Understanding DeepSeek R1
DeepSeek-R1 is an open-source language design developed on DeepSeek-V3-Base that's been making waves in the AI neighborhood. Not just does it match-or even surpass-OpenAI's o1 design in many standards, but it likewise comes with totally MIT-licensed weights. This marks it as the very first non-OpenAI/Google design to provide strong thinking capabilities in an open and available manner.
What makes DeepSeek-R1 especially exciting is its openness. Unlike the less-open approaches from some market leaders, DeepSeek has published a detailed training approach in their paper.
The model is also remarkably cost-efficient, with input tokens costing just $0.14-0.55 per million (vs o1's $15) and output tokens at $2.19 per million (vs o1's $60).
Until ~ GPT-4, the typical knowledge was that much better models required more information and compute. While that's still valid, models like o1 and R1 demonstrate an option: inference-time scaling through thinking.
The Essentials
The DeepSeek-R1 paper provided several designs, however main among them were R1 and R1-Zero. Following these are a series of distilled models that, while fascinating, I will not talk about here.

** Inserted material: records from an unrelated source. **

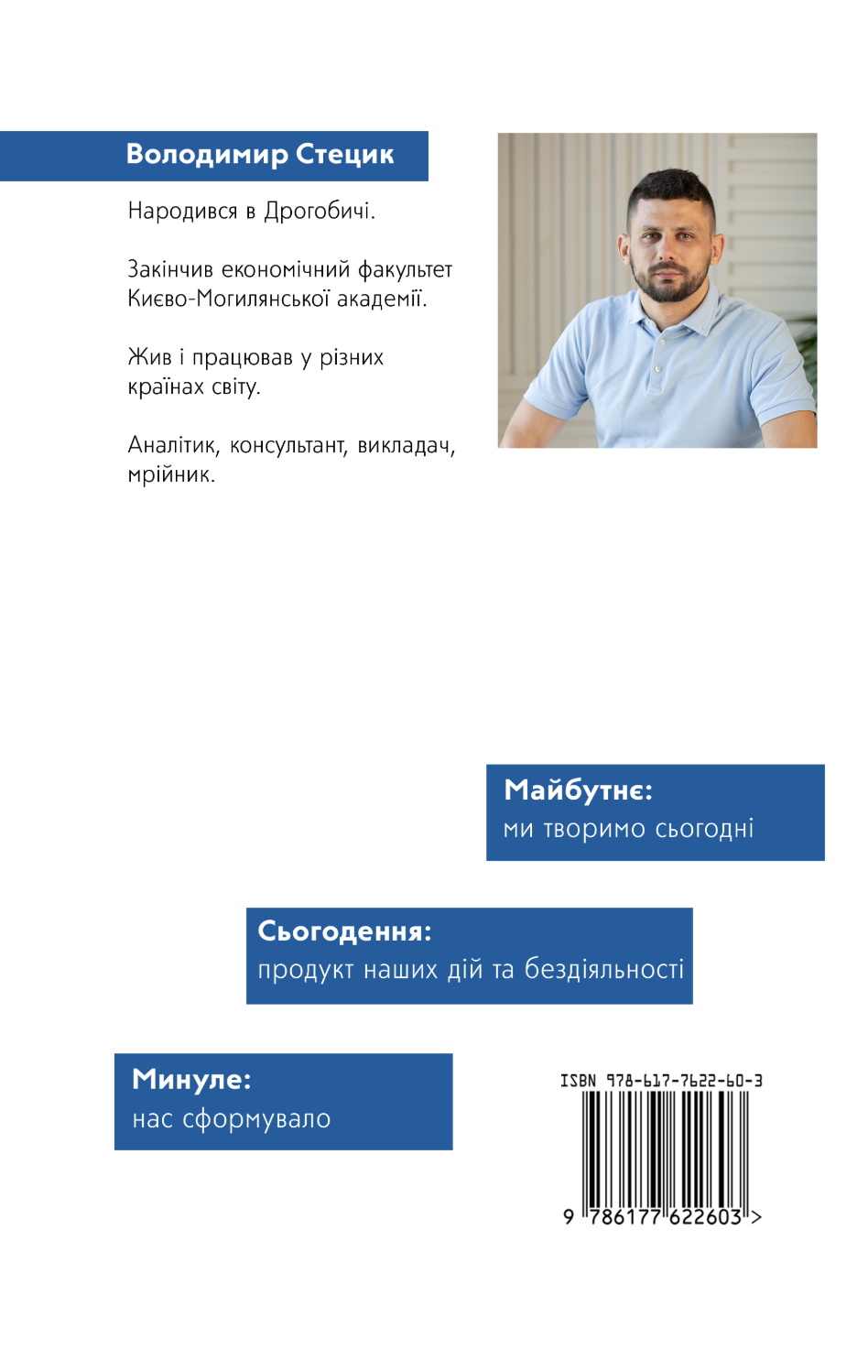 Володимир Стецик

Народився в Дрогобичі.

Закінчив економічний факультет Києво-Могилянської академії.

Жив і працював у різних країнах світу.

Аналітик, консультант, викладач, мрійник.

Майбутнє:
ми творимо сьогодні

Сьогодення:
продукт наших дій та бездіяльності

Минуле:
нас сформувало

ISBN 978-617-7622-60-3

9 786177 622603 >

DeepSeek-R1 utilizes 2 major concepts:
1. A multi-stage pipeline where a small set of cold-start information kickstarts the model, followed by massive RL.
2. Group Relative Policy Optimization (GRPO), a reinforcement learning method that depends on comparing several design outputs per prompt to avoid the need for a separate critic.
R1 and R1-Zero are both reasoning designs. This basically suggests they do Chain-of-Thought before answering. For the R1 series of designs, this takes type as believing within a tag, before responding to with a final summary.
R1-Zero vs R1
R1-Zero uses Reinforcement Learning (RL) straight to DeepSeek-V3-Base without any monitored fine-tuning (SFT).
DeepSeek-R1 is an open-source language design developed on DeepSeek-V3-Base that's been making waves in the AI neighborhood. Not just does it match-or even surpass-OpenAI's o1 design in many standards, but it likewise comes with totally MIT-licensed weights. This marks it as the very first non-OpenAI/Google design to provide strong thinking capabilities in an open and available manner.
What makes DeepSeek-R1 especially exciting is its openness. Unlike the less-open approaches from some market leaders, DeepSeek has published a detailed training approach in their paper.
The model is also remarkably cost-efficient, with input tokens costing just $0.14-0.55 per million (vs o1's $15) and output tokens at $2.19 per million (vs o1's $60).
Until ~ GPT-4, the typical knowledge was that much better models required more information and compute. While that's still valid, models like o1 and R1 demonstrate an option: inference-time scaling through thinking.
The Essentials
The DeepSeek-R1 paper provided several designs, however main among them were R1 and R1-Zero. Following these are a series of distilled models that, while fascinating, I will not talk about here.
DeepSeek-R1 utilizes 2 major concepts:
1. A multi-stage pipeline where a small set of cold-start information kickstarts the model, followed by massive RL.
2. Group Relative Policy Optimization (GRPO), a reinforcement learning method that depends on comparing several design outputs per prompt to avoid the need for a separate critic.
R1 and R1-Zero are both reasoning designs. This basically suggests they do Chain-of-Thought before answering. For the R1 series of designs, this takes type as believing within a tag, before responding to with a final summary.
R1-Zero vs R1
R1-Zero uses Reinforcement Learning (RL) straight to DeepSeek-V3-Base without any monitored fine-tuning (SFT).